#### SOURCE RECORDS ####

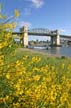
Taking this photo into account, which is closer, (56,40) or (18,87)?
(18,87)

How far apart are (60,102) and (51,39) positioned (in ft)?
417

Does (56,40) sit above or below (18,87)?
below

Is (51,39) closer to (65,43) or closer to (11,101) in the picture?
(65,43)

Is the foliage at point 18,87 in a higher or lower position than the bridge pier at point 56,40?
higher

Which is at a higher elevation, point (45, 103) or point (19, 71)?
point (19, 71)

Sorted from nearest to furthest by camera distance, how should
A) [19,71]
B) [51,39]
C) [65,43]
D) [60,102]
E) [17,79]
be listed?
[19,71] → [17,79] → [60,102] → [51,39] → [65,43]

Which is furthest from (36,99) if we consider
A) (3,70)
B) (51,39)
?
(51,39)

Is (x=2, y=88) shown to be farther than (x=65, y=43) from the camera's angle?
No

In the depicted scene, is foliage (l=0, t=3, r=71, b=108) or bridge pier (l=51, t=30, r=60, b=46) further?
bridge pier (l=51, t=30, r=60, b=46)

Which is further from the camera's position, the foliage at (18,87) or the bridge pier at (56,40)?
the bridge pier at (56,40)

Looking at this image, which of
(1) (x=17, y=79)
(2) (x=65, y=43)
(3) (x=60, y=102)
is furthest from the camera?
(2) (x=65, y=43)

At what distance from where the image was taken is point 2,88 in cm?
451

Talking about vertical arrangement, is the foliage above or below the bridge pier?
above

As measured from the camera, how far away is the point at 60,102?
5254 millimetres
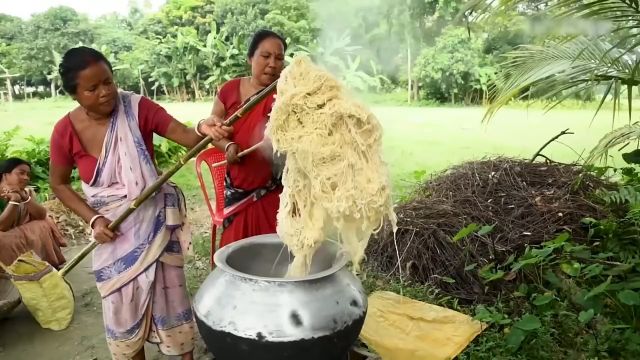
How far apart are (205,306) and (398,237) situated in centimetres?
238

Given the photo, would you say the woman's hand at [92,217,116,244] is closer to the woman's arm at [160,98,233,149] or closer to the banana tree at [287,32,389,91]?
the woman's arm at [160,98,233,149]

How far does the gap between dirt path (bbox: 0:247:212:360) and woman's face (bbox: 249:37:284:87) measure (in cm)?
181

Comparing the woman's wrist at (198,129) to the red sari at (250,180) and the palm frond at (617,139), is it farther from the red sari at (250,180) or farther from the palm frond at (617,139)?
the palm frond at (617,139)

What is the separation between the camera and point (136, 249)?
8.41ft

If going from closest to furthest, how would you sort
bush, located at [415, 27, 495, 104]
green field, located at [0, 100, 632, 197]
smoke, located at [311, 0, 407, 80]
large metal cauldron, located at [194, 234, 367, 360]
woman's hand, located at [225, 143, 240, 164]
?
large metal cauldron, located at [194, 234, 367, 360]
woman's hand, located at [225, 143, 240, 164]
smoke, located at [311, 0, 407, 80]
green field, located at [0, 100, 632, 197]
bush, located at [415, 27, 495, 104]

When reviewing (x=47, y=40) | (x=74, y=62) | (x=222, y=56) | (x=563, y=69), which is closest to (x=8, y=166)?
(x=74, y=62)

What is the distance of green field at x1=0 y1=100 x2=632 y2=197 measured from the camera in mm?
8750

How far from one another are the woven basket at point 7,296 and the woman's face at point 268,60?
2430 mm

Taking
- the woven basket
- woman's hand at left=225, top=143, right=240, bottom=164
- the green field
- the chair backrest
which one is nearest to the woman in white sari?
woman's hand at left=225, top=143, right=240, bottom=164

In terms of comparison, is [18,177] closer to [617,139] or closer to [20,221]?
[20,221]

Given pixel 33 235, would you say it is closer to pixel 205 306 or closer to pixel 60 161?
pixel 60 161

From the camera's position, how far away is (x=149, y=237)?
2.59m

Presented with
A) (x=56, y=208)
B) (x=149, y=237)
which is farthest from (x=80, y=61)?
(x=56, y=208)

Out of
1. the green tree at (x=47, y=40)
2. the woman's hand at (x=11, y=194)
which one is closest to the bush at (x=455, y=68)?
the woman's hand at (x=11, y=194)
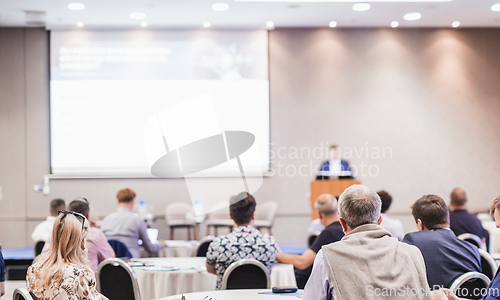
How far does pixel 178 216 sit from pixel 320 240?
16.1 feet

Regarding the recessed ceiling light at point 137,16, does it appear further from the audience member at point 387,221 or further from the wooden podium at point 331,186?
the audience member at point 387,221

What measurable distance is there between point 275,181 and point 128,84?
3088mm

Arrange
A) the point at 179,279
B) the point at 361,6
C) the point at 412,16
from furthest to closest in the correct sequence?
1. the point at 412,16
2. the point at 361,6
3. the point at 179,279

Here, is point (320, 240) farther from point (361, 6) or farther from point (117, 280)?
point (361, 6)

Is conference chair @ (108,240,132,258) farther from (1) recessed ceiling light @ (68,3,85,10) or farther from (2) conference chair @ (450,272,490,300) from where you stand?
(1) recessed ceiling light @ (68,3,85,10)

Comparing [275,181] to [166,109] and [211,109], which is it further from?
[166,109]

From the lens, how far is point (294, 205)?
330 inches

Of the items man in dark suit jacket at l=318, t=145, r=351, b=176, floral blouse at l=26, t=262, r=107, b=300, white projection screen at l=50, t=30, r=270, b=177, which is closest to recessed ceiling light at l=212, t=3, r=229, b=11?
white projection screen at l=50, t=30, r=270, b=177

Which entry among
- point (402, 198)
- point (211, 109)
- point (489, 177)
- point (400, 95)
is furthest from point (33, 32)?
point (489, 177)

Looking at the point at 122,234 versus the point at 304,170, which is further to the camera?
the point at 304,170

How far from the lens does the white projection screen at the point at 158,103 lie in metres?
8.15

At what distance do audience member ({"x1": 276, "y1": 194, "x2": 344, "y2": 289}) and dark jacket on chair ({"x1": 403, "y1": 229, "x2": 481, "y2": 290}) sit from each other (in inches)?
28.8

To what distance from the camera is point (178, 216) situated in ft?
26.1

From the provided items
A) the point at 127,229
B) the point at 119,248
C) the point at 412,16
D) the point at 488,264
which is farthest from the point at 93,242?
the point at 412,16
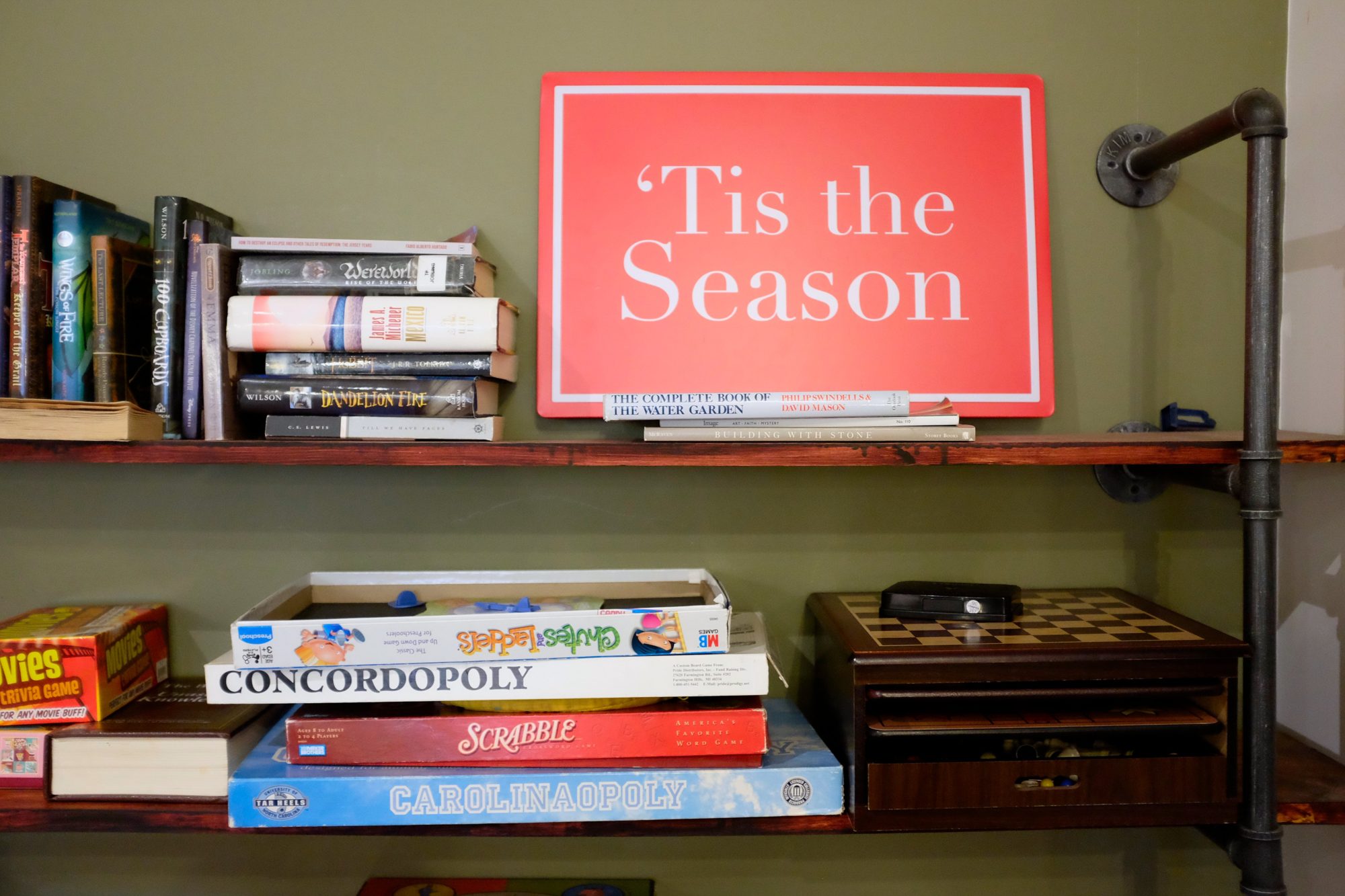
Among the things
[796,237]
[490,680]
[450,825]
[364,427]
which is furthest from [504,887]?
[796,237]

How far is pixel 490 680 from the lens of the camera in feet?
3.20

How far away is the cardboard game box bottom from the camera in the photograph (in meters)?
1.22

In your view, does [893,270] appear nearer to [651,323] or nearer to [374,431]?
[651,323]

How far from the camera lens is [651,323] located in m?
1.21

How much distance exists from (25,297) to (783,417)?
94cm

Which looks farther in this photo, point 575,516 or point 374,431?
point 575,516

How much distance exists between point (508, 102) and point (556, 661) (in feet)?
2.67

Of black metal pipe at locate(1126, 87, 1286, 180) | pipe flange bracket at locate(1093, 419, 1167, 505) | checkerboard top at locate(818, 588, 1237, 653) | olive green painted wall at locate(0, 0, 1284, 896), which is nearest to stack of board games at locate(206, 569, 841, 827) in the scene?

####
#### SOURCE RECORDS ####

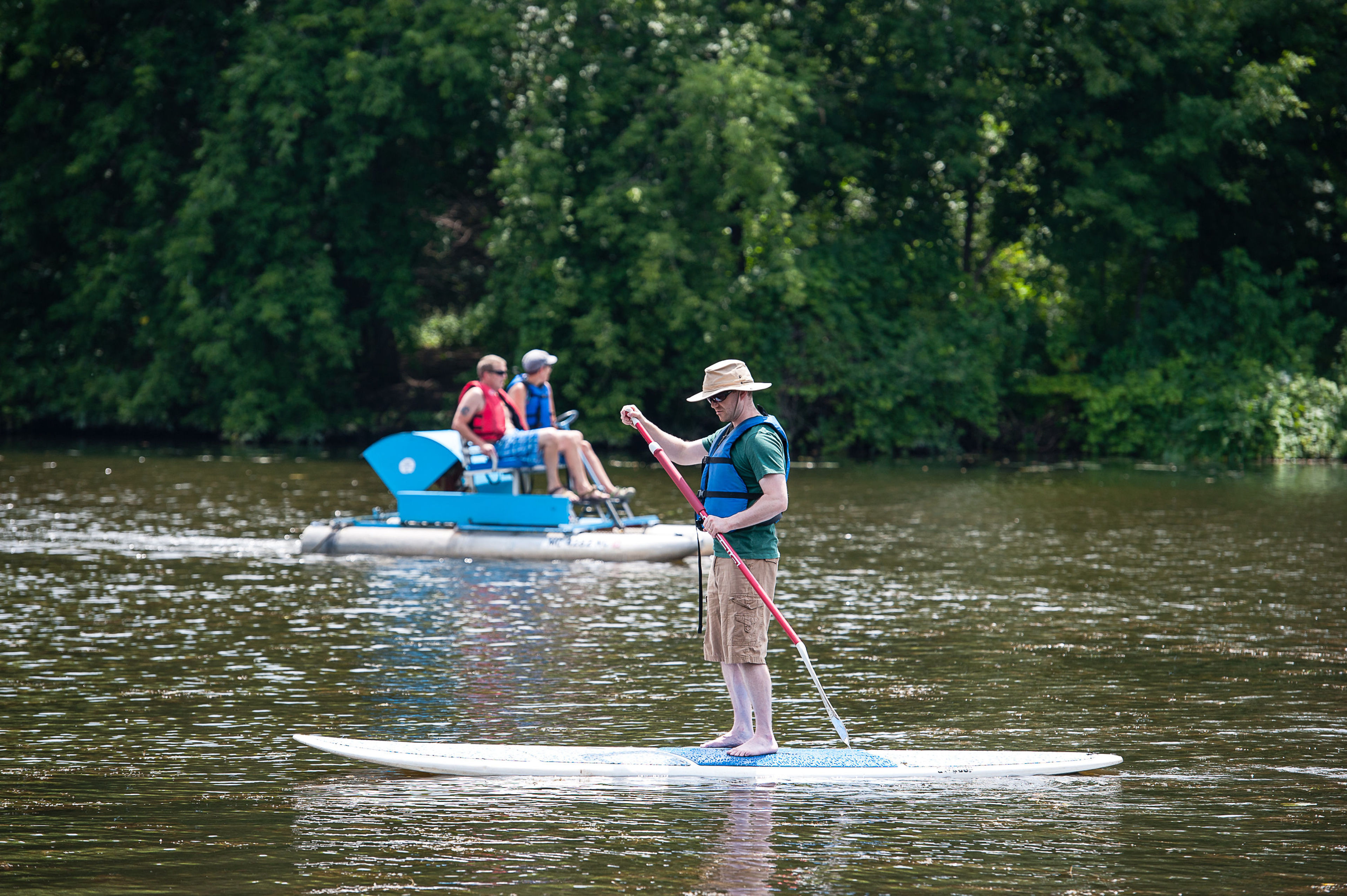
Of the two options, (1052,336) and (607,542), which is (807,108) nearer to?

####

WHAT YOU WILL DO. Report every line of the records that contains the word "higher", copying each such line in full.

COMPLETE ANSWER.
Is the foliage at point 18,87 in a higher or lower position than the bridge pier at point 56,40?
higher
Which is at a higher elevation, point (45, 103) or point (19, 71)?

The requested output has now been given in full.